Re: UTF-8 BOM (Re: Charset declaration in HTML) from Steven Atreju on 2012-07-17 (Unicode Mail List Archive)

From: Steven Atreju <snatreju_at_googlemail.com>
Date: Tue, 17 Jul 2012 16:13:49 +0200

Philippe Verdy <verdy_p_at_wanadoo.fr> wrote:

|2012/7/16 Steven Atreju <snatreju_at_googlemail.com>:
|> Fifteen years ago i think i would have put effort in including the
|> BOM after reading this, for complete correctness! I'm pretty sure
|> that i really would have done so.
|
|Fifteen years ago I would not ahave advocated it. Simply because
|support of UTF-8 was very poor (and there were even differences of
|interpretations between the ISO/IEC definition and the Unicode
|definition, notably differences for the conformance requirements).
|This is no longer the case.
|
|> So, given that this page ranks 3 when searching for «utf-8 bom»
|> from within Germany i would 1), fix the «ecoding» typo and 2)
|> would change this to be less «neutral». The answer to «Q.» is
|> simply «Yes. Software should be capable to strip an encoded BOM
|> in UTF, because some softish Unicode processors fail to do so when
|> converting in between different multioctet UTF schemes. Using BOM
|> with UTF-8 is not recommended.»
|>
|> |> I know that, in Germany, many, many small libraries become closed
|> |> because there is not enough money available to keep up with the
|> |> digital race, and even the greater *do* have problems to stay in
|> |> touch!
|> |
|> |People like to complain about the BOM, but no libraries are shutting
|> |down because of it. "Keeping up with the digital race" isn't about
|> |handling two or three bytes at the beginning of a text file, in a way
|> |that has been defined for two decades.
|>
|> RFC 2279 doesn't note the BOM.
|>
|> Looking at my 119,90.- German Mark Unicode 3.0 book, there is
|> indeed talk about the UTF-8 BOM. We have (2.7, page 28)
|> «Conformance to the Unicode Standard does not requires the use of
|> the BOM as such a signature» (typo taken plain; or is it no
|> typo?), and (13.6, page 324) «..never any questions of byte order
|> with UTF-8 text, this sequence can serve as signature for .. this
|> sequence of bytes will be extremely rare at the beginning of text
|> files in other encodings ... for example []Microsoft Windows[]».
|>
|> So this is fine. It seems UTF-16 and UTF-32 were never ment for
|> data exchange and the BOM was really a byte order indicator for a
|> consumer that was aware of the encoding but not the byte order.
|> And UTF-8 got an additional «wohooo - i'm Unicode text» signature
|> tag, though optional. I like the term «extremely rare» sooo much!!
|> :-)

__DATA SHOWN__.
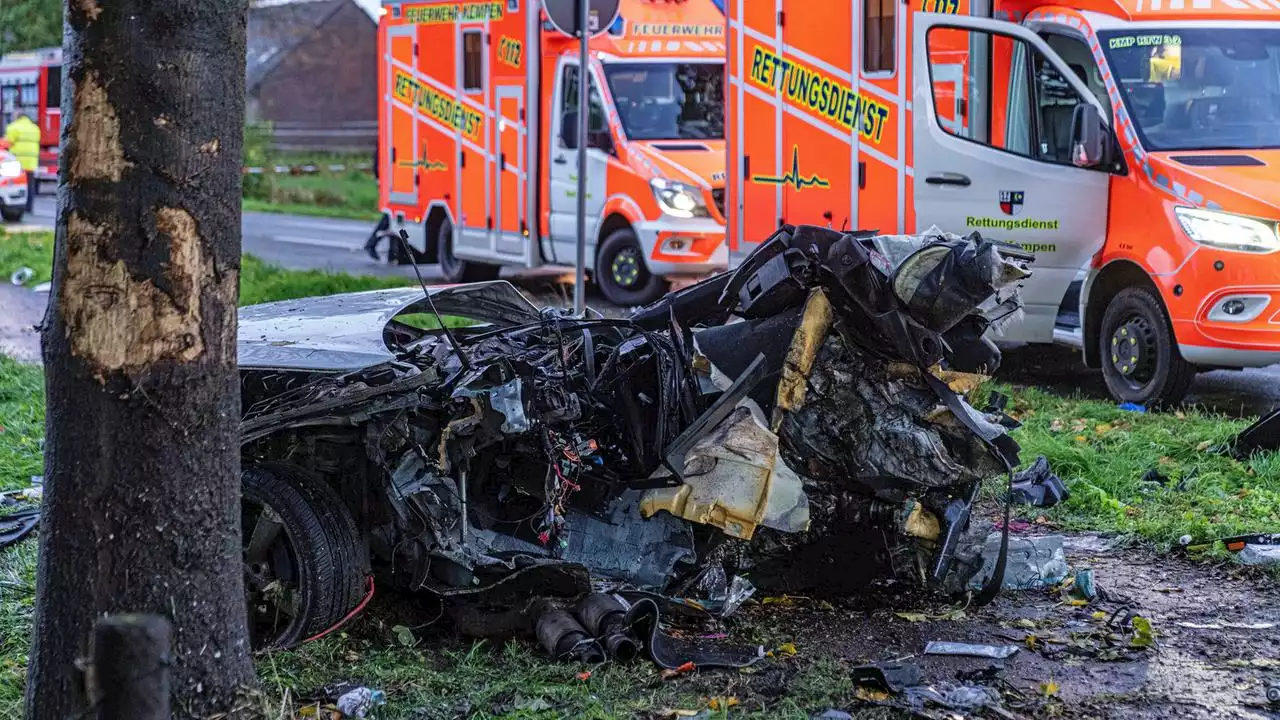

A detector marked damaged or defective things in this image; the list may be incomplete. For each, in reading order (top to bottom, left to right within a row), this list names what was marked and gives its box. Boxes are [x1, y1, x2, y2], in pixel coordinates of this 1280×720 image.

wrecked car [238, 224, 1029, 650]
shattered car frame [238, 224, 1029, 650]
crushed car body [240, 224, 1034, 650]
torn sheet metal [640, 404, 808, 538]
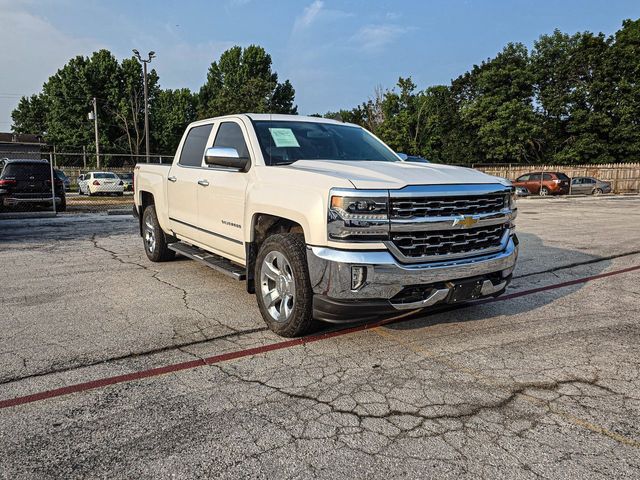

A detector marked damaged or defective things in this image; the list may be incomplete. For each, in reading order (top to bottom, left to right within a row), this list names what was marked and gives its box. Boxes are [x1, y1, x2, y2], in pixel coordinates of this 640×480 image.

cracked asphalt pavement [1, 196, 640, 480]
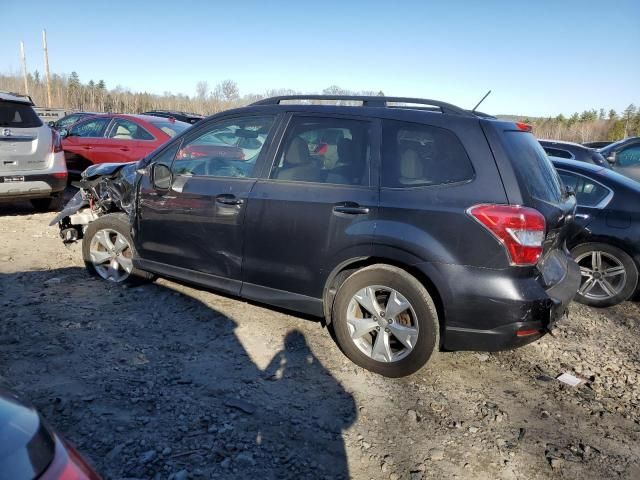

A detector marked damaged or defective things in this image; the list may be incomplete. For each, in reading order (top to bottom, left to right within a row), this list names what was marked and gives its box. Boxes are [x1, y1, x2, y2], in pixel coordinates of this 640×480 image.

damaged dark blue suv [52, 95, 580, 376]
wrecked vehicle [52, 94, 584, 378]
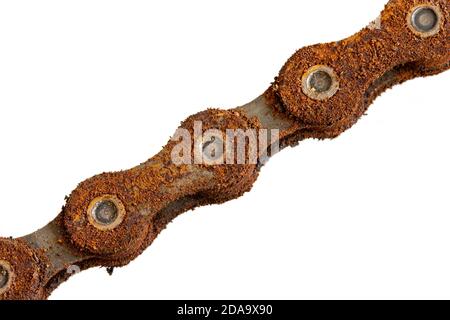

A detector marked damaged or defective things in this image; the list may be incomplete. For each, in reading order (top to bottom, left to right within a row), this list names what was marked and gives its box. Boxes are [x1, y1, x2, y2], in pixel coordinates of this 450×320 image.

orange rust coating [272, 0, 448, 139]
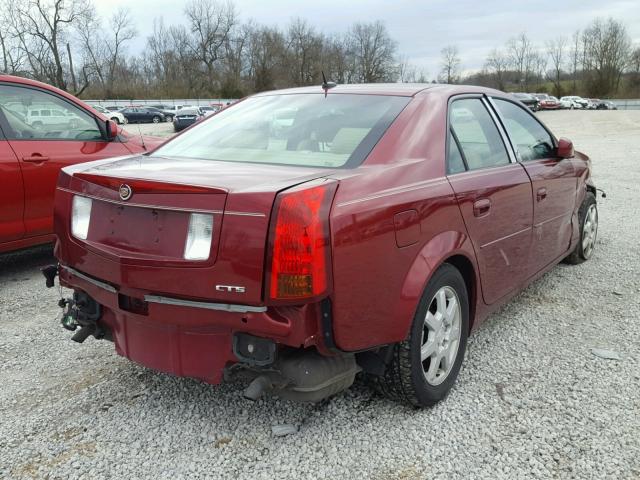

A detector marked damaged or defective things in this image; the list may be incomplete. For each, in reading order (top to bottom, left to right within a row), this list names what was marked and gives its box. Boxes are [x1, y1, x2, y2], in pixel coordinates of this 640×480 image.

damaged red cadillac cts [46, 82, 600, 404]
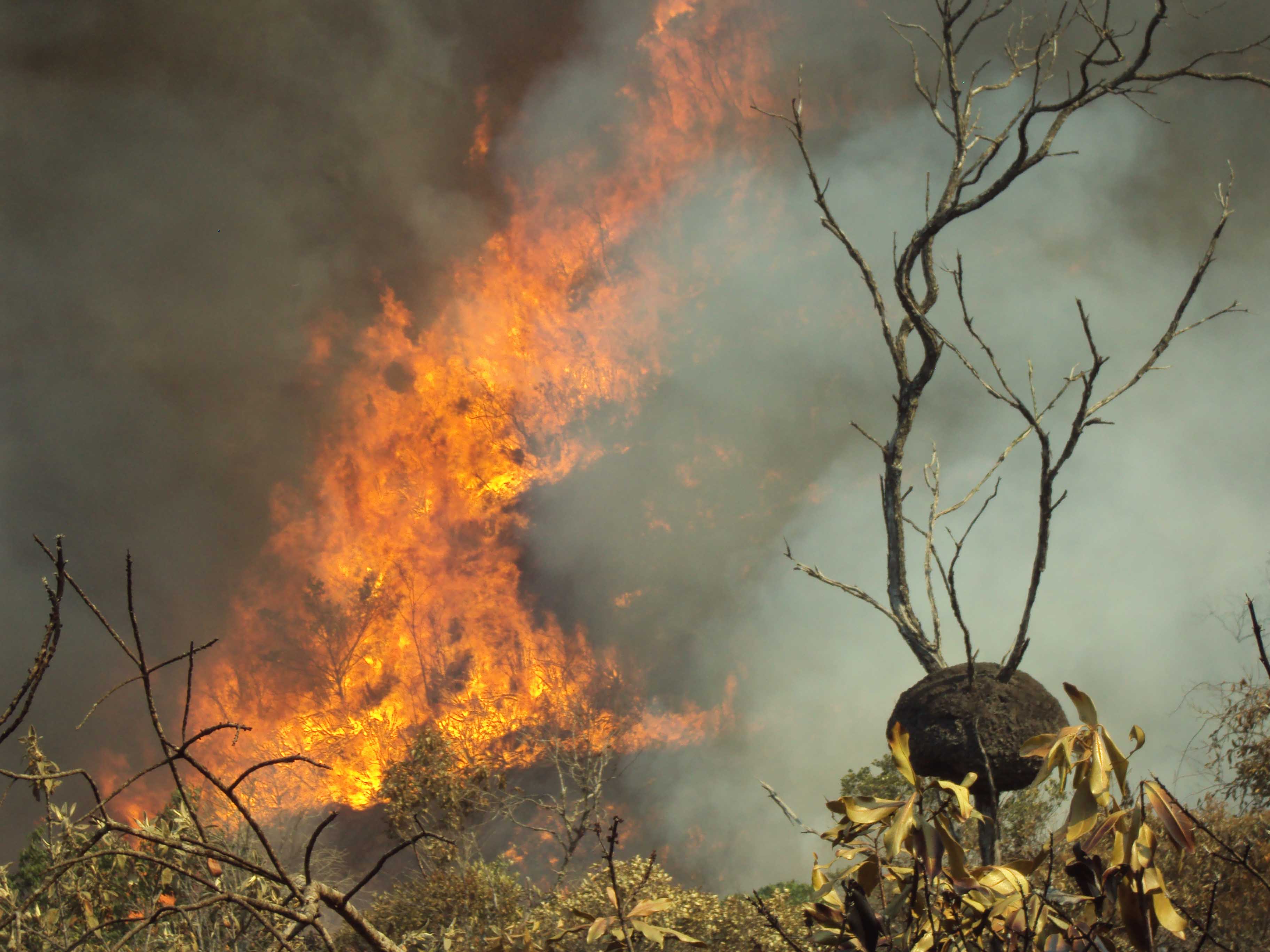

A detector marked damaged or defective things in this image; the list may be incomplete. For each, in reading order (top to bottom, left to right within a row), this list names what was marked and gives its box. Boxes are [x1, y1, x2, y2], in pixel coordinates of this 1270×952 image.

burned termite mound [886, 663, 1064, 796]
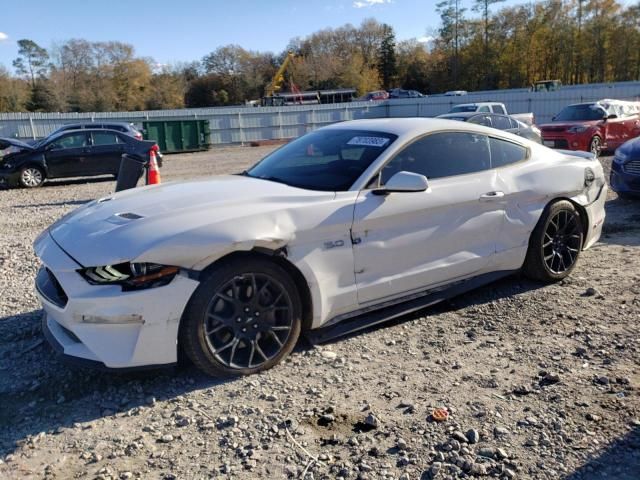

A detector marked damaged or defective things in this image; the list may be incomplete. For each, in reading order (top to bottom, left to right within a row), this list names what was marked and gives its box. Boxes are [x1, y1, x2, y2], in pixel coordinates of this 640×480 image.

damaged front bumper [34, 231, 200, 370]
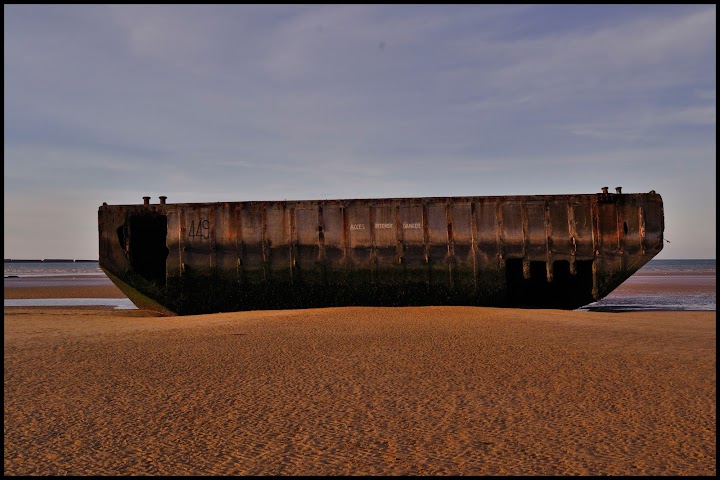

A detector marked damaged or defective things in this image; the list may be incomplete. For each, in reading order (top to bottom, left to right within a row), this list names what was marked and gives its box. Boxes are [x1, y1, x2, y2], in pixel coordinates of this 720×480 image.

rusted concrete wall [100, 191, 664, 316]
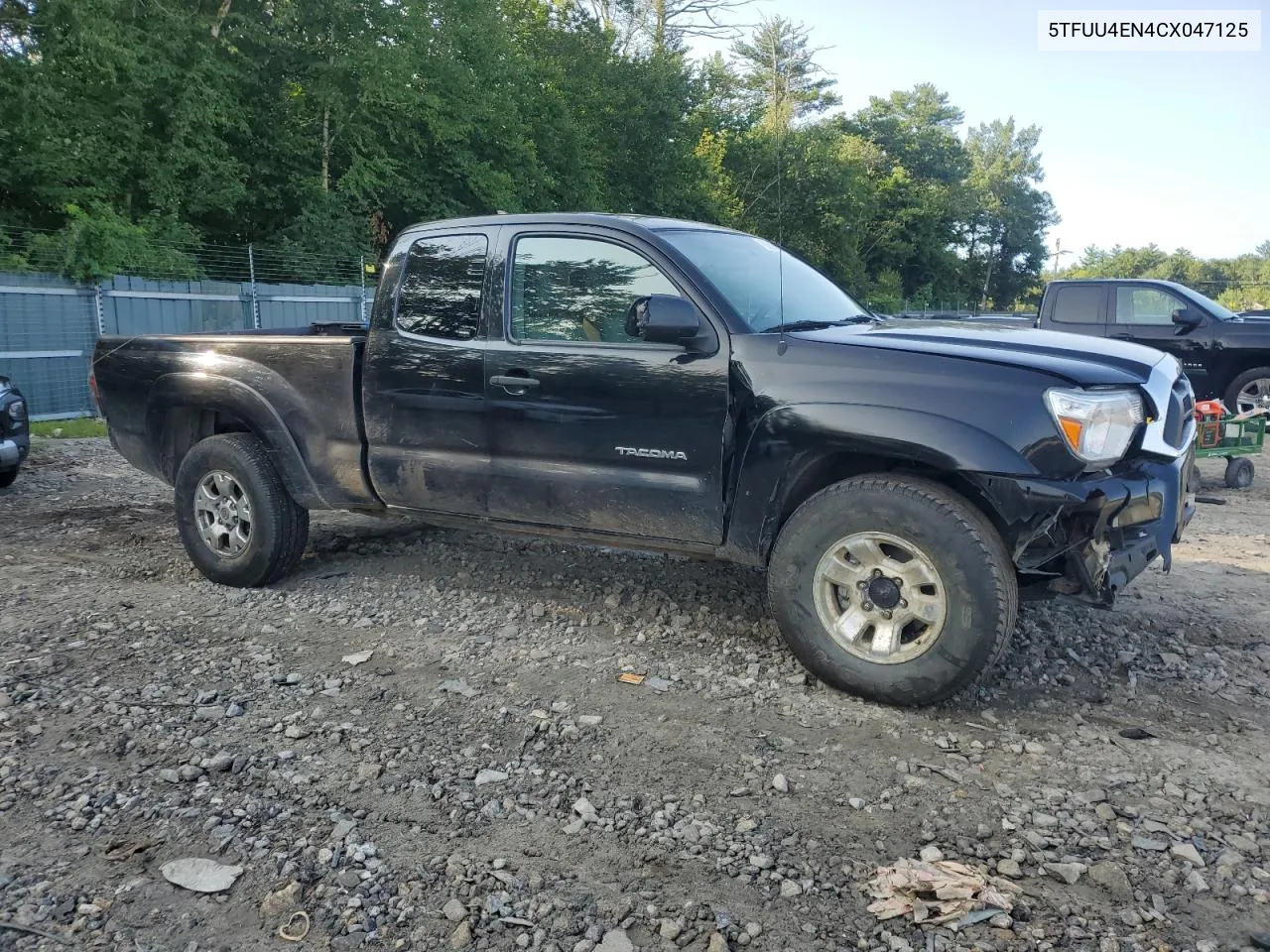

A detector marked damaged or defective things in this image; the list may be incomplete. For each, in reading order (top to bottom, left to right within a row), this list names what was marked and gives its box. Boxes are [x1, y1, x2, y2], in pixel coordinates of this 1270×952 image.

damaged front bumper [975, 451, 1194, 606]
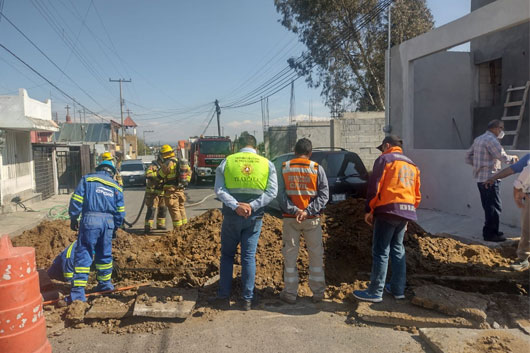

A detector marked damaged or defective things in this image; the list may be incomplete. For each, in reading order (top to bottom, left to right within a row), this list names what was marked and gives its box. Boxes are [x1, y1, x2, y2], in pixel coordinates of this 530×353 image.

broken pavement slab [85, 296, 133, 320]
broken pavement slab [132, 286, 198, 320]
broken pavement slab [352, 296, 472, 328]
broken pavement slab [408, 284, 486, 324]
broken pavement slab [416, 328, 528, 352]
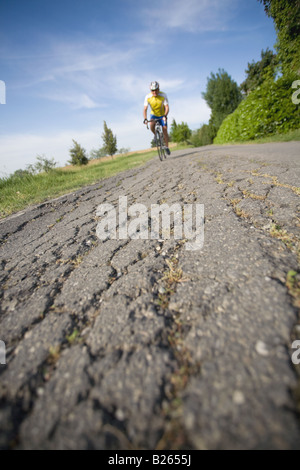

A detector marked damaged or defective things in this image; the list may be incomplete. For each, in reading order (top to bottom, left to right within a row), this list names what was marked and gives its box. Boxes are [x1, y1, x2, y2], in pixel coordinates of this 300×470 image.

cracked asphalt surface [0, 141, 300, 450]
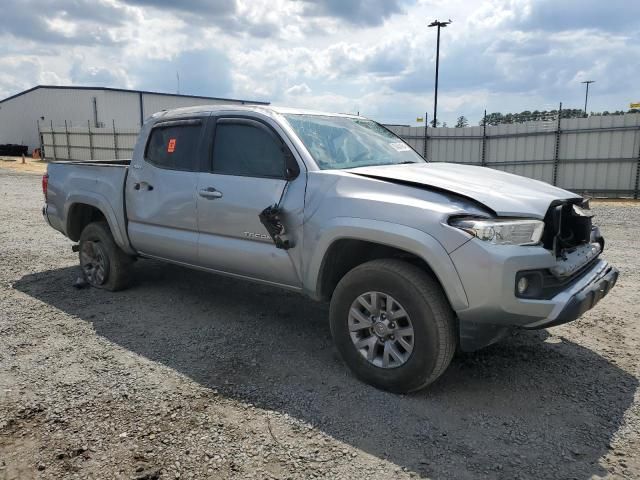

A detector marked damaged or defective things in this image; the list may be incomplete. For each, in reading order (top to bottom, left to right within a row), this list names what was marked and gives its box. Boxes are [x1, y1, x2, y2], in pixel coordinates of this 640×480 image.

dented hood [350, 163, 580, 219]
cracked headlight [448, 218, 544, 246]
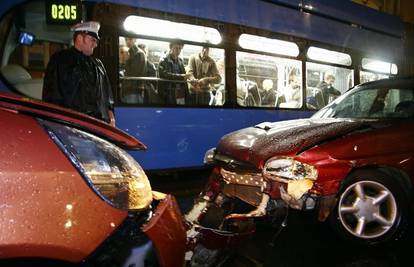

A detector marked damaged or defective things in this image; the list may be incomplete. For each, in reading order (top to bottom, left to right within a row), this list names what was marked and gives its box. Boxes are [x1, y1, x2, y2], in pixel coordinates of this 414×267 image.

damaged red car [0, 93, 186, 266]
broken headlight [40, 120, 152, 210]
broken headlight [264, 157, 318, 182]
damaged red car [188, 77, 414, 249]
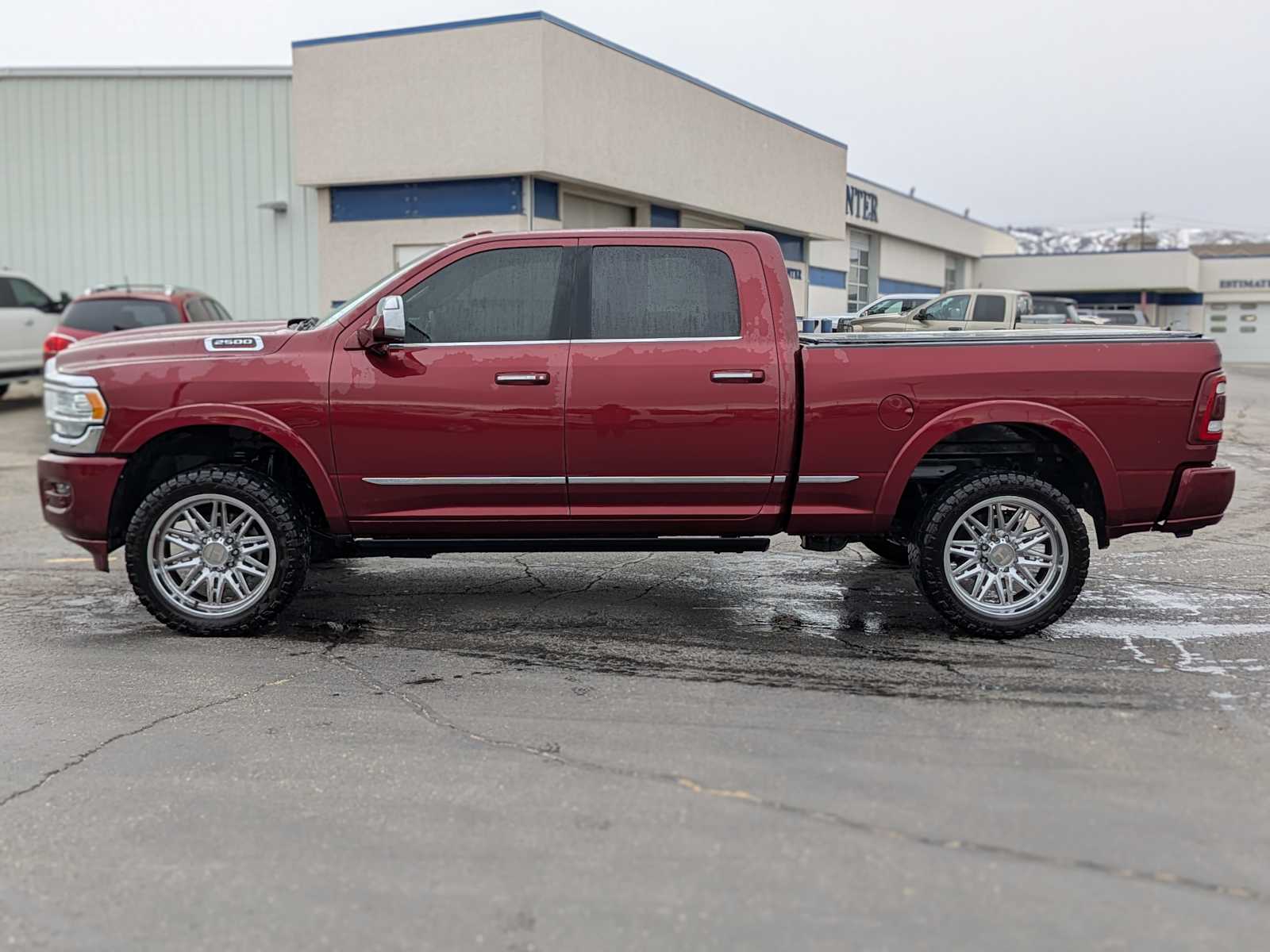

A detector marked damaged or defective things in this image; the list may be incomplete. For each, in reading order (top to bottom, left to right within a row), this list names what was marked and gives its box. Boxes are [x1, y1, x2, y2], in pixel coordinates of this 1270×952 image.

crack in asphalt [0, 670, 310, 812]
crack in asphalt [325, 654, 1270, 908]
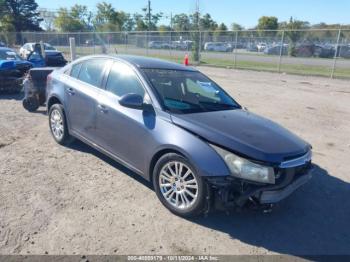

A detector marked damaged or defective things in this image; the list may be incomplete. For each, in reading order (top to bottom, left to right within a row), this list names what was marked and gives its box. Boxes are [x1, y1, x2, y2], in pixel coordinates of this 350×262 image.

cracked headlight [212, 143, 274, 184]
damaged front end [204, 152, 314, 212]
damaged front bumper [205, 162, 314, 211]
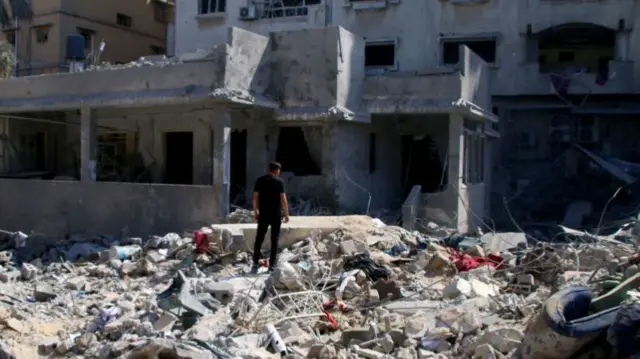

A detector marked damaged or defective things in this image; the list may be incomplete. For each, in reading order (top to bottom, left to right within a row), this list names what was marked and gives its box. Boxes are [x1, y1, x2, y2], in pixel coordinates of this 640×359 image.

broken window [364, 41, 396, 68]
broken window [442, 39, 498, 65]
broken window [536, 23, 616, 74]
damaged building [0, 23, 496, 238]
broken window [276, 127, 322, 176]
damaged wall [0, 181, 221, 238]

__REQUIRED ACTION A__.
Retype everything in the UTF-8 BOM mailing-list post from "From: Steven Atreju" down to "have done so.".
__REQUIRED ACTION B__.
In the UTF-8 BOM mailing-list post, on which page of the Unicode 3.0 book does the quoted passage from section 13.6 appear?
__REQUIRED ACTION C__.
Carry on writing the UTF-8 BOM mailing-list post, starting after its final line.

__ANSWER SECTION A__.
From: Steven Atreju <snatreju_at_googlemail.com>
Date: Tue, 17 Jul 2012 16:13:49 +0200

Philippe Verdy <verdy_p_at_wanadoo.fr> wrote:

|2012/7/16 Steven Atreju <snatreju_at_googlemail.com>:
|> Fifteen years ago i think i would have put effort in including the
|> BOM after reading this, for complete correctness! I'm pretty sure
|> that i really would have done so.

__ANSWER SECTION B__.
Page 324.

__ANSWER SECTION C__.
|
|No need to rant. There's the evidence that the role of BOM in UTF-8
|has been to help the migration from legacy charsets to Unicode, to
|avoid mojibake. And this role is still important. As UTF-8 became
|proeminent in interchanges, and the need for migration from older
|encodings largely augmented, this small signature has helped knowing
|which files were converted or not, even if there was no meta data
|(meta data is freuently dropped as soon as the ressource is no longer
|on a web server, but stored in a file of a local filesystem).
|
|As there are still a lot of local resources using other encodings, the
|signature really helps managing the local contents. And more and more
|applications will recognize this signature automatically to avoid
|using the default legacy encodings of the local system (something they
|still do in absence of meta data and of the BOM) : you no longer need
|to use a menu in apps to select the proper encoding (most often it is
|not available, or requires restarting the application or cancelling an
|ongoing transaction, and still frequently we still have to manage the
|situation were resources using legacy local encodings and those in
|UTF-8 are mixed in the application).
|
|The BOM is then extremely useful in a transition that will durate
|several decennials (or more) each time that resource is not strictly
|bound to the 7-bit US-ASCII subset.

I disagree, disagree, disagree :).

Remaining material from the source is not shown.